Symbol Map of Average Socio-Economic Vulnerability Score by Districts


Since there are more than 600 small districts, we make 30 samples. 10 has a low total risk score, 10 has a medium total risk score, and others have a high total risk score. The bubble size represents the average socio-economic vulnerability score, and the color represents the total risk score.

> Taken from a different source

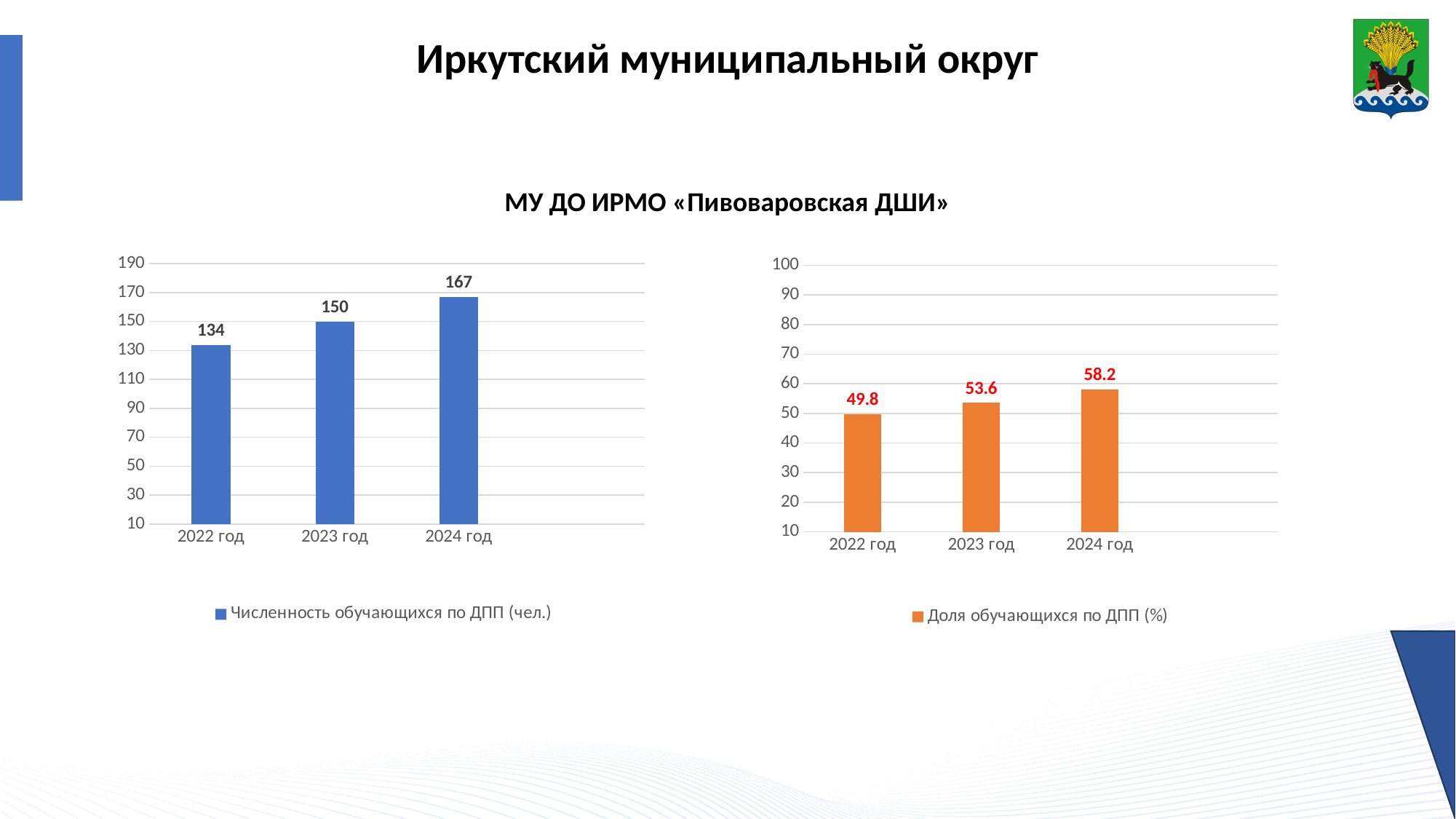
How many categories are shown on the x axis of the right chart (Доля обучающихся по ДПП)? 3 In the left chart (Численность обучающихся по ДПП), which is larger: the value for 2023 год or 2024 год? 2024 год In the right chart (Доля обучающихся по ДПП), what is the value for 2022 год? 49.8 In the right chart (Доля обучающихся по ДПП), do the values rise or fall from 2022 год to 2024 год? Rise In the right chart (Доля обучающихся по ДПП), which year has the lowest value? 2022 год In the right chart (Доля обучающихся по ДПП), what is the difference between the values for 2023 год and 2022 год? 3.8 What kind of chart is the left chart (Численность обучающихся по ДПП)? Bar chart In the left chart (Численность обучающихся по ДПП), what is the value for 2022 год? 134 In the left chart (Численность обучающихся по ДПП), what is the difference between the values for 2024 год and 2022 год? 33 In the right chart (Доля обучающихся по ДПП), what is the value for 2024 год? 58.2 In the left chart (Численность обучающихся по ДПП), which year has the highest value? 2024 год In the left chart (Численность обучающихся по ДПП), what is the value for 2023 год? 150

This graph clearly shows that districts with high socio-economic vulnerability scores also have a high total average risk score, which indicates that people who live there can be affected by COVID-19 more easily than districts in other areas.


Moreover, an interesting finding is that more population does not indicate people in that area are much easier to be affected by COVID-19.


Ethiopia population density map


It seems counter intuitive, but it is what our data shows. Above is the Ethiopia population density map. Based on the graph, most of the population is clustered in the middle and west areas. There are not so many people in the east area. However, the previous analysis shows that the east region has the highest total risk score. Thus, a high population does not imply a high risk of being infected by COVID-19.